Een tweede reden om de pakketten expliciet te specificeren bij het aanroepen van functies, is dat het R-code draagbaarder maakt. Als u vertrouwt op geladen pakketten en u fragmenten van R-code naar een ander script kopieert, zal de code fouten genereren totdat u eraan denkt om die functies ook bovenaan uw code te laden. Identificeren welke pakketten u moet laden om een codefragment te kunnen uitvoeren, is onmogelijk, tenzij u toevallig uit uw hoofd weet welke functies uit welke pakketten komen.

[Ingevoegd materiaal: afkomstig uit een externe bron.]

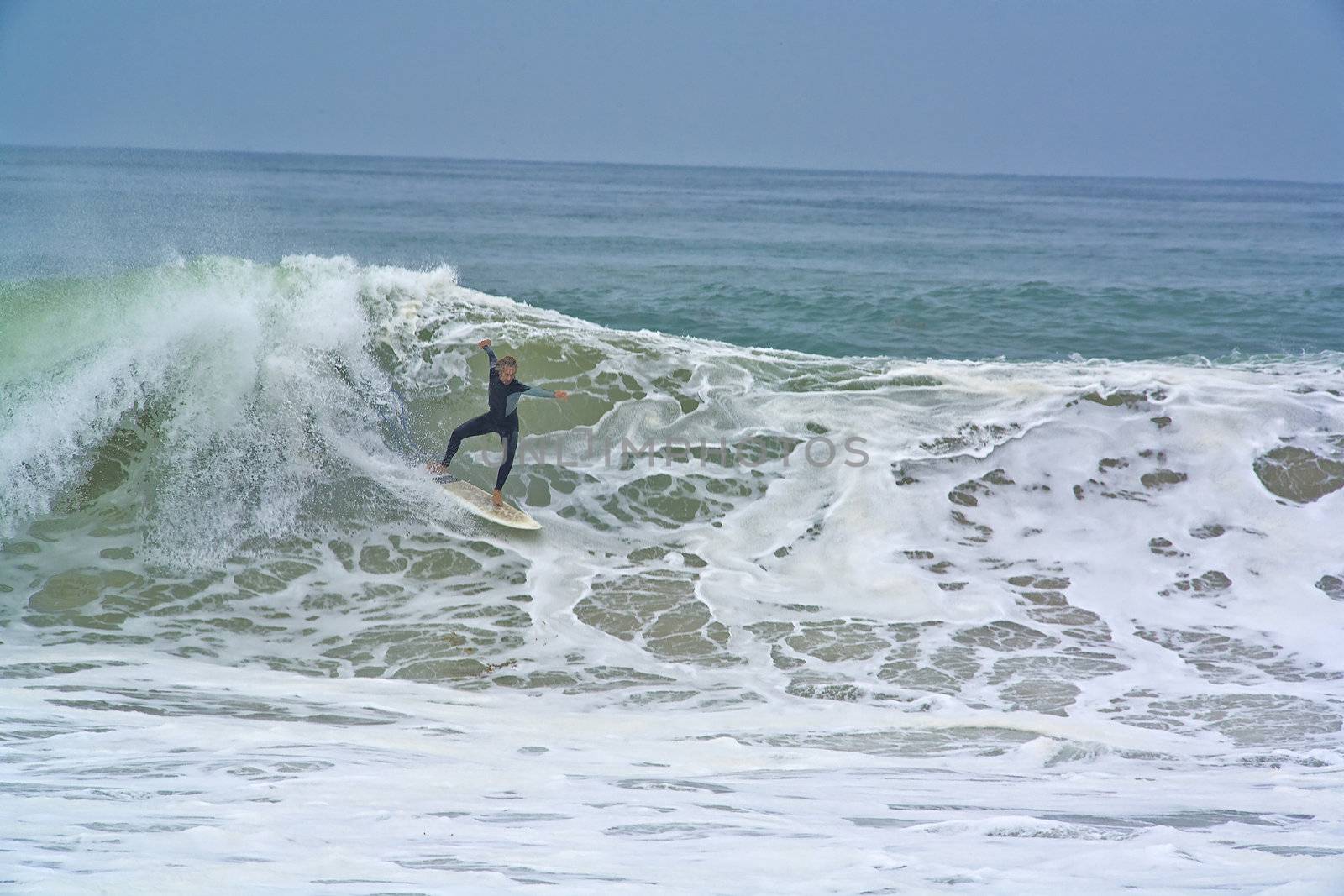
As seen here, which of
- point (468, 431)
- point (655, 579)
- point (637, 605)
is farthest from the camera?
point (468, 431)

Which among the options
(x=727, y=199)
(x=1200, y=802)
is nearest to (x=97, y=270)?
(x=1200, y=802)

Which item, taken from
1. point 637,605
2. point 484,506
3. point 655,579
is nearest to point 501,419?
point 484,506

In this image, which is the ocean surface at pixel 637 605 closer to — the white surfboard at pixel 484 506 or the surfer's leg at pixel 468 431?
the white surfboard at pixel 484 506

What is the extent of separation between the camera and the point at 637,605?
7.03m

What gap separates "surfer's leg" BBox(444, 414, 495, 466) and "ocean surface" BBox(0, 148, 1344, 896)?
409mm

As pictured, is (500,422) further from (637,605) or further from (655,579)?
(637,605)

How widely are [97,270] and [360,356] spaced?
3792mm

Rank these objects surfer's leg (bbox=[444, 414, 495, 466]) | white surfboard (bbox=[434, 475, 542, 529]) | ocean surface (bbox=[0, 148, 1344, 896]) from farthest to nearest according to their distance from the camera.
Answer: surfer's leg (bbox=[444, 414, 495, 466]) → white surfboard (bbox=[434, 475, 542, 529]) → ocean surface (bbox=[0, 148, 1344, 896])

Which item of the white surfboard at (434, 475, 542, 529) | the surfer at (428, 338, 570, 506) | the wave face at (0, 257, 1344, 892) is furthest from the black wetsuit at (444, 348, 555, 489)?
the wave face at (0, 257, 1344, 892)

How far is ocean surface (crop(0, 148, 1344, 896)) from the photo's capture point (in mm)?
3520

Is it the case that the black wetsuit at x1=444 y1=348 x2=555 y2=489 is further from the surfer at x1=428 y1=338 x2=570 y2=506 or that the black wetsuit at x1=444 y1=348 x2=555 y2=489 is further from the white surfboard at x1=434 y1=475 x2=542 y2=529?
the white surfboard at x1=434 y1=475 x2=542 y2=529

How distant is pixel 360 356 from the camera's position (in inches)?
390

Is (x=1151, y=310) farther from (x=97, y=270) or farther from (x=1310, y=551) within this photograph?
(x=97, y=270)

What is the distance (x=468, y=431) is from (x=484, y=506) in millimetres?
672
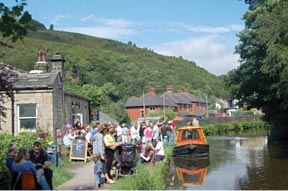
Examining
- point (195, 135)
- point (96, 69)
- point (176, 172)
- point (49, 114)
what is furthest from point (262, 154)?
point (96, 69)

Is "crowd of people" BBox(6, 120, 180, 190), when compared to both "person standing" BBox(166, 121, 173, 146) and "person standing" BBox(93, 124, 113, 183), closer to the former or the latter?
"person standing" BBox(93, 124, 113, 183)

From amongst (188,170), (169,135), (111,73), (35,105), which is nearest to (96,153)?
(35,105)

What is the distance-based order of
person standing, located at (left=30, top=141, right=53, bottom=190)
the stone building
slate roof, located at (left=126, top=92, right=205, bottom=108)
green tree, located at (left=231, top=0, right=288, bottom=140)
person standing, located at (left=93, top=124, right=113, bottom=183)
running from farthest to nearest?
slate roof, located at (left=126, top=92, right=205, bottom=108)
green tree, located at (left=231, top=0, right=288, bottom=140)
the stone building
person standing, located at (left=93, top=124, right=113, bottom=183)
person standing, located at (left=30, top=141, right=53, bottom=190)

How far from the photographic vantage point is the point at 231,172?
2272 cm

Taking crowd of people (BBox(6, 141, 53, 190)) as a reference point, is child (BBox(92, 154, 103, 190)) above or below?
below

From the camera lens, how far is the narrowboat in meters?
28.9

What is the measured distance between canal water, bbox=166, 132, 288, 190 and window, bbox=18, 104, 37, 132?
683 centimetres

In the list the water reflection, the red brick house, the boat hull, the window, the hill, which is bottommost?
the water reflection

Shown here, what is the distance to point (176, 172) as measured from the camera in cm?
2383

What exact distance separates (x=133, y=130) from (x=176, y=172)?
3.64 m

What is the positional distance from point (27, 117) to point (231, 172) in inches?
404

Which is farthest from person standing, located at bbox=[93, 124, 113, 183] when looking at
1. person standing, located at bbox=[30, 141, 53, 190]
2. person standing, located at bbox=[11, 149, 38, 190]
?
person standing, located at bbox=[11, 149, 38, 190]

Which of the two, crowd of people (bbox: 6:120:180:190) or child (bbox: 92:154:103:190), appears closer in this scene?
crowd of people (bbox: 6:120:180:190)

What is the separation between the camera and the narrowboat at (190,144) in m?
28.9
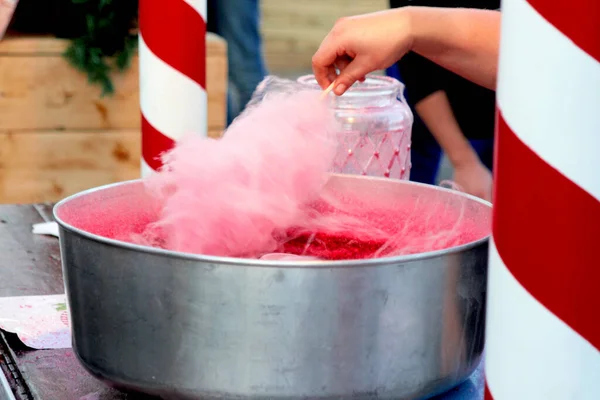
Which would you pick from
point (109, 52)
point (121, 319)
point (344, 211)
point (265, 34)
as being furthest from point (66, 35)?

Een derde nauw verwante reden is dat het expliciet specificeren van pakketten in functieaanroepen uw code gemakkelijker leesbaar maakt voor anderen. Ze hoeven niet op en neer te scrollen om te proberen te achterhalen welke functies u precies gebruikt.

Ten slotte is een vierde reden van toepassing op meer gevorderde gebruikers: als u R-pakketten ontwikkelt, is het ook een goede gewoonte om functies altijd aan te roepen met de operator ::. Daarom is het het beste om dit vanaf het begin te automatiseren.

Als u bovenaan uw code wilt controleren of er een pakket bestaat, is er een functie genaamd [checkPkgs ()] (https://r-packages.gitlab.io/ufs/reference/checkPkgs.html ) in het ufs-pakket.

2.2.3 Drie benaderingen in R

In R zijn er grofweg drie benaderingen. Veel analyses kunnen worden gedaan met base R zonder extra pakketten te installeren. Het rosetta-pakket vergezelt dit boek en heeft tot doel een output te leveren die vergelijkbaar is met die van jamovi en SPSS met eenvoudige commando’s. Ten slotte is de tidyverse een populaire verzameling pakketten die consistent proberen samen te werken, maar een andere onderliggende logica implementeren die op R (en dus het rosetta-pakket) gebaseerd is.

2.3 SPSS

SPSS (https://www.ibm.com/analytics/spss-statistics-software) is populaire data-analysesoftware die eigendom is van IBM. SPSS biedt zowel een GUI (graphical user interface), dat wil zeggen het werken via de menustructuur, als een syntaxisoptie voor analyse, hoewel mensen SPSS voornamelijk gebruiken vanwege de eenvoud van de GUI. SPSS wordt geleverd met een vast aantal analytische opties in de GUI en deze kunnen niet door gebruikers worden gewijzigd. Deze tutorial gebruikt SPSS versie 26.
In dit boek beperken we ons tot de syntax van SPSS. Voor wie met de menustructuur wil werken, zijn er op internet veel tutorials te vinden over alle in dit boek gebruikte analyses.

2.3.1 De actieve dataset

In SPSS wordt elke dataset in een apart venster geopend. Er kan slechts één dataset tegelijk worden gebruikt. De gebruiker moet dus handmatig schakelen tussen datasets.

Bij gebruik van de GUI kan een dataset worden geactiveerd door op het bijbehorende venster te klikken. Daarom is het belangrijk om ervoor te zorgen dat u werkt in de dataset die u wilt gebruiken.

Gebruik het commando DATASET ACTIVATE gevolgd door de naam van de dataset om aan te geven welke dataset geactiveerd moet worden met SPSS Syntax. Om bijvoorbeeld een dataset met de naam dat te activeren, kan men gebruik maken van de syntax:

DATASET ACTIVATE dat.

Merk op dat wanneer u slechts één dataset heeft geopend, deze dataset altijd actief is en u deze dus niet hoeft te activeren.